**ЗАДАНИЯ:**
A. Каким актом, согласно отрывку, руководствовался Лабзин при объяснении догматов?
B. Как перевести на английский язык предложение из отрывка: «Например Юлий Цезарь писал свою историю простым рассказом, Тит же Ливий писал слогом ораторским и помещал мысли возвышенные; Тацит отличается глубокомыслием философа, и каждый из них имеет свое достоинство и преимущество.»?

Указывая сам на наиболее резкие места в объяснении догматов, Лабзин говорил, что он руководствовался актом священного союза, в котором сказано, что христиане всех вероисповеданий суть только отрасли одного семейства.
«В рассуждении пьес глубоких и таинственных, — прибавлял он, — я могу то представить, что, извлекая дух из буквы, открываешь глубину и таинственность, и что глубина и таинственность особливо принадлежат религии христианской.
«Впрочем и в самых сочинениях светских, одного содержания, как например история, мысли и слог не бывают одинаковы. Например Юлий Цезарь писал свою историю простым рассказом, Тит же Ливий писал слогом ораторским и помещал мысли возвышенные; Тацит отличается глубокомыслием философа, и каждый из них имеет свое достоинство и преимущество. Но если бы Юлий Цезарь захотел подражать Титу Ливию или сей первому, то бы они оба не только цели своей не достигли, но и сделались бы смешны. «Что касается до частных мнений, то всякого писателя мнение есть, конечно, частное, которое разве со временем может учиниться общим.

**ИСХОДНЫЕ ДАННЫЕ:**
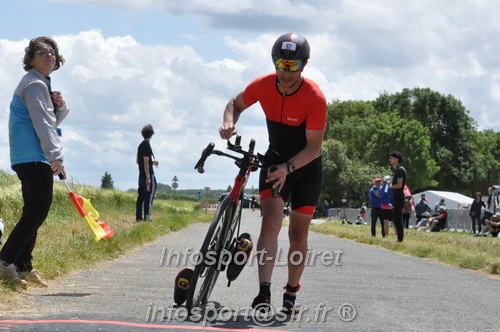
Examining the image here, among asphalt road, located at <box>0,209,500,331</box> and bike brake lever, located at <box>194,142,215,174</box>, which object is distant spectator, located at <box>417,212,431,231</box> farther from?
bike brake lever, located at <box>194,142,215,174</box>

**РЕШЕНИЯ ЗАДАЧ:**
A. Актом священного союза.

B. For example, Julius Caesar wrote his history as a simple narrative, whereas Titus Livius wrote in an oratorical style and included lofty thoughts; Tacitus is distinguished by the profundity of a philosopher, and each of them has his own merit and advantage.